That paint was in a shocking state before! but amazing transformation


----------



## G105ALY (Dec 6, 2006)

Ouch that was shocking beforehand, now stunning! I will have to pop up to see you Shaun as I am down the road in Guisborough.
Aly


----------



## North east Car Care (Jan 14, 2008)

G105ALY said:


> Ouch that was shocking beforehand, now stunning! I will have to pop up to see you Shaun as I am down the road in Guisborough.
> Aly


No worries matey


----------



## North east Car Care (Jan 14, 2008)

RefinedDetails said:


> Looks incredible Shaun - I assume the Brooklands Capri is your toy?
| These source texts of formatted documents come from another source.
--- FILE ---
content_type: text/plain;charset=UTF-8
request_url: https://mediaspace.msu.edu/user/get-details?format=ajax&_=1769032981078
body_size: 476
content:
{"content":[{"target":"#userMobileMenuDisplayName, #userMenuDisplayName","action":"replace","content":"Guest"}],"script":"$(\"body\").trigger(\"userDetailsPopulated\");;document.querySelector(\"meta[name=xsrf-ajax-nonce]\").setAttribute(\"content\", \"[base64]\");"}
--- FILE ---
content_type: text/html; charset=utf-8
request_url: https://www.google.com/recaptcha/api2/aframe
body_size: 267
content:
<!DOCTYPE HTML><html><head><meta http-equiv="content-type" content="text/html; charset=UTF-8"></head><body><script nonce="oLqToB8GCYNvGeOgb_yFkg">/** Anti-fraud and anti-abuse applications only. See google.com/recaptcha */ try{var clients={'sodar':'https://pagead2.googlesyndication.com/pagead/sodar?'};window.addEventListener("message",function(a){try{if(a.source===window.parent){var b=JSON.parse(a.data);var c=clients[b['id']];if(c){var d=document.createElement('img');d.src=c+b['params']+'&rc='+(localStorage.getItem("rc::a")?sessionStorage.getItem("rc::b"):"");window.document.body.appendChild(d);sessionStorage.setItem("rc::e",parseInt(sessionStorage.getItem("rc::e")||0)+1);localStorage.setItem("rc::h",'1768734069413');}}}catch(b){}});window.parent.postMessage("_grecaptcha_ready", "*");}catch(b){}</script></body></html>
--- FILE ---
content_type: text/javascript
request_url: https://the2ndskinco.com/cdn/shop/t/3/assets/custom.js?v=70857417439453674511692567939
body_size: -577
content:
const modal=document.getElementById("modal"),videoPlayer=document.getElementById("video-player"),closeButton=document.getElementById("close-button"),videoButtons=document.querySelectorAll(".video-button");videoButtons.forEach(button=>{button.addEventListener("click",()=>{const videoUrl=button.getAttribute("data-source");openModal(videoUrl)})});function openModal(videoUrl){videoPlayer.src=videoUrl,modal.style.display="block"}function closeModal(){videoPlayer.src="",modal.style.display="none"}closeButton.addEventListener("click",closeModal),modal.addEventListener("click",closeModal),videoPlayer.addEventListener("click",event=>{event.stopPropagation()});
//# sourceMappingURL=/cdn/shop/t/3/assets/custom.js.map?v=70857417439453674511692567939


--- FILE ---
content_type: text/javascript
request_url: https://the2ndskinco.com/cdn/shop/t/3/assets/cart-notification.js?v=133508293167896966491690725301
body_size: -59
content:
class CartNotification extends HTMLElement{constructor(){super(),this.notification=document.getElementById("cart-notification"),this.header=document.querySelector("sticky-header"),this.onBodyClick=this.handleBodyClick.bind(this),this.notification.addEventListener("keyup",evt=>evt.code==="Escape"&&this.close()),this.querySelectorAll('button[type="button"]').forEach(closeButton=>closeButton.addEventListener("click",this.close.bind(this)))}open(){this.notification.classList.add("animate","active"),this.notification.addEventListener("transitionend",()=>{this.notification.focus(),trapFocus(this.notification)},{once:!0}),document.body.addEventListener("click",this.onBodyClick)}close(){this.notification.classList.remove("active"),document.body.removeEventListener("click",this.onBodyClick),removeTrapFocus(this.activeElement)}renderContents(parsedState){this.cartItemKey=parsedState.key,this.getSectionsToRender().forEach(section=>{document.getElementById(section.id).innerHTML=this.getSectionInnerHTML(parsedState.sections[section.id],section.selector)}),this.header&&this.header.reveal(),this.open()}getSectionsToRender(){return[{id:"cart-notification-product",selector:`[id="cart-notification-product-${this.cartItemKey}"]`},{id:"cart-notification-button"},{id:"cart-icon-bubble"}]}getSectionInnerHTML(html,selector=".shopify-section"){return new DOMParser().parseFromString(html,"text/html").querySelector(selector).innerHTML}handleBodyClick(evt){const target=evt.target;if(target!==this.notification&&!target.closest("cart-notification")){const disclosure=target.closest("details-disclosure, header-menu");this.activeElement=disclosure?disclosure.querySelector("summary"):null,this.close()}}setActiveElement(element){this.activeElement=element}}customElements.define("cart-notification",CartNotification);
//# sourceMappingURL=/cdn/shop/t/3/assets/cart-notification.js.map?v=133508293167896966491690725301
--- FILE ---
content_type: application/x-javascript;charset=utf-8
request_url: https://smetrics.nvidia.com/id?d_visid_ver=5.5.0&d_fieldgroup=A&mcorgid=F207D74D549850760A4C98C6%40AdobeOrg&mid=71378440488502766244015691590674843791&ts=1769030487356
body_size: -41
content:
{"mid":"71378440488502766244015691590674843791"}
Not mine matey, but i look after the owners ever growing classic ford collection including the Brooklands, Aston Martin Tickford Capri, 2.8i Special Capri, 1.6 Laser Capri and his latest buy a Series 1 RS Turbo :argie:


----------



## Refined Detail (Nov 27, 2006)

Much improved Shaun, hope you're allowed to keep it looking that way now rather than any more hand car washes etc!


----------



## Bkjames (Sep 13, 2006)

Looks very nice, good work :thumb:


Brian


----------



## dekerf1996 (Sep 9, 2008)

Great turnaround, glad to see a car like this get the love it desirves


----------